Consequently, before the Graves Amendment, car rental companies, which always had “deeper pockets” than the people who drove their rented cars, often had to pay multi-million-dollar settlements and jury awards to injured plaintiffs. One such New York case resulted in Budget Rent-a-Car paying $21 million to an injured pedestrian. This occurred even though the company had done nothing wrong or negligent. All it did was rent a vehicle to the driver who hit the pedestrian.
Per Rep. Graves, this type of vicarious liability cost American consumers an extra $100 million each year in increased vehicle rental costs. Amendment opponents, however, argued that the amendment would prevent injury victims from obtaining any compensation at all if an uninsured rental car driver struck them.
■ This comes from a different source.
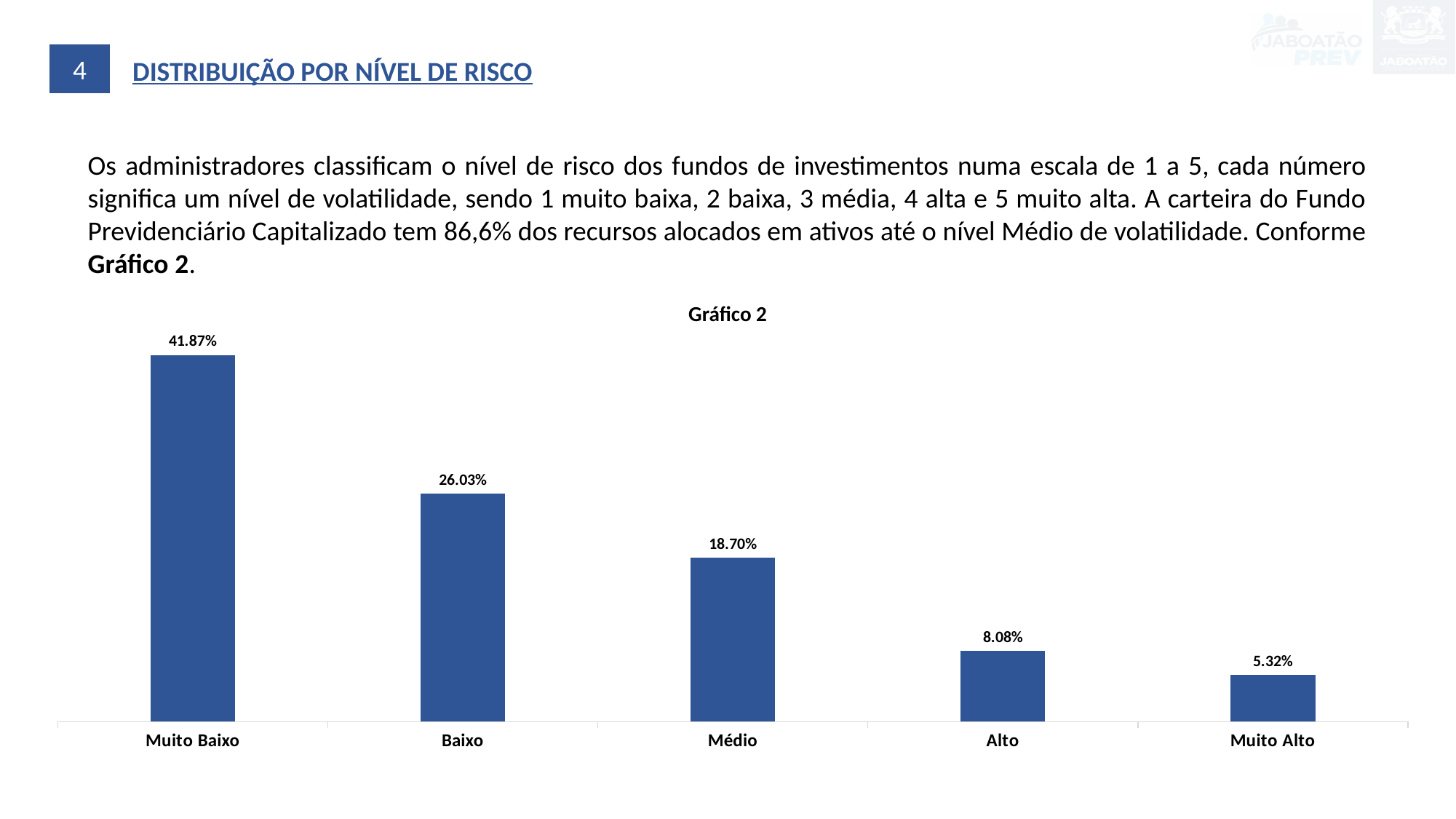
What is the difference between the values for Muito Baixo and Baixo? 15.84% What is the value for Muito Alto? 5.32% What is the difference between the values for Alto and Muito Alto? 2.76% What is the title of the chart? Gráfico 2 Do the values rise or fall from left to right along the x axis? Fall What is the value for Médio? 18.70% What is the value for Muito Baixo? 41.87% How many categories are shown on the x axis? 5 Which category has the lowest value? Muito Alto Which is larger, the value for Baixo or the value for Médio? Baixo What kind of chart is this? Bar chart Which category has the highest value? Muito Baixo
Nevertheless, the amendment passed by a narrow majority.
Graves Amendment Applicability
The Graves Amendment, found at 49 U.S. Code Section 30106, states that “An owner of a motor vehicle that rents or leases the vehicle to a person … shall not be liable under the law of any State … by reason of being the owner of the vehicle … for harm to persons or property that results or arises out of the use, operation, or possession of the vehicle during the period of the rental or lease” under two circumstances. The owner must be “engaged in the trade or business of renting or leasing motor vehicles”. In addition, there must be “no negligence or criminal wrongdoing on the part of the owner.”
This federal statute supersedes state laws addressing the issue of liability. It does not, however, supersede state financial responsibility laws. In other words, to avail itself of Graves Amendment protection, a vehicle rental company must maintain the amount of liability insurance required by the state in which it does business.
Remember, the Grave Amendment only relieves a rental company from liability under specific conditions. The basis of the plaintiff’s only claim against it is that it owned the car involved in the accident. If the company itself was somehow negligent, it could still be held liable under the legal doctrine of negligent entrustment. This doctrine is a sub-species of the vicarious liability doctrine.
Company negligence usually falls into one of the following three categories:
- They rented the vehicle to an impaired driver.
- It rented the vehicle to someone not possessing a valid driver’s license. For instance, an underage person or one holding an expired or suspended license.
- They rented the vehicle to someone with a poor driving record.
Each state has its own laws regarding what you must prove to prevail in a negligent entrustment case. Texas, for example, requires that you show the following five things:
- That the vehicle owner, i.e., the rental company, knowingly entrusted one of their vehicles to a driver
- That the driver was somehow incompetent, unlicensed or reckless
- That while driving the rental vehicle, the driver negligently caused the accident resulting in your injuries
- That the owner had reason to know that the driver was incompetent, unlicensed or reckless
- That said negligence proximately caused the accident, meaning that the driver’s negligence was the main cause of the accident
Despite that the Graves Amendment has been the law of the land for 15 years, some issues still remain. For instance, does it apply to loaner cars that auto dealerships provide to their customers? To date, no court has ever addressed this issue.
Another unanswered question is at what point and to what extent does the rental company’s own insurance kick in when an injured plaintiff sues both the driver and the company that owns the rental car he or she was driving. Can the plaintiff recover up to the limits of both the driver’s personal auto insurance policy and the company’s policy? Or does the company’s policy only kick in when the driver’s policy is insufficient to fully compensate the plaintiff for his or her injuries?
Why You Need a Lawyer
If you sustained injuries in a motor vehicle accident caused by the driver of a rented or leased vehicle, you need the advice, counsel and representation of an experienced local personal injury attorney. He or she will know the laws of your state and how the Graves Amendment has impacted them. He or she can also conduct the proper investigation to determine whether the rental company behaved negligently in some way. This would make the company, as well as the vehicle’s driver, liable for your injuries despite the prohibitions of the Graves Amendment. Finally, he or she will also make sure that you not only file your lawsuit against the proper parties but also that you will file it within the time allowed by your state’s statute of limitations.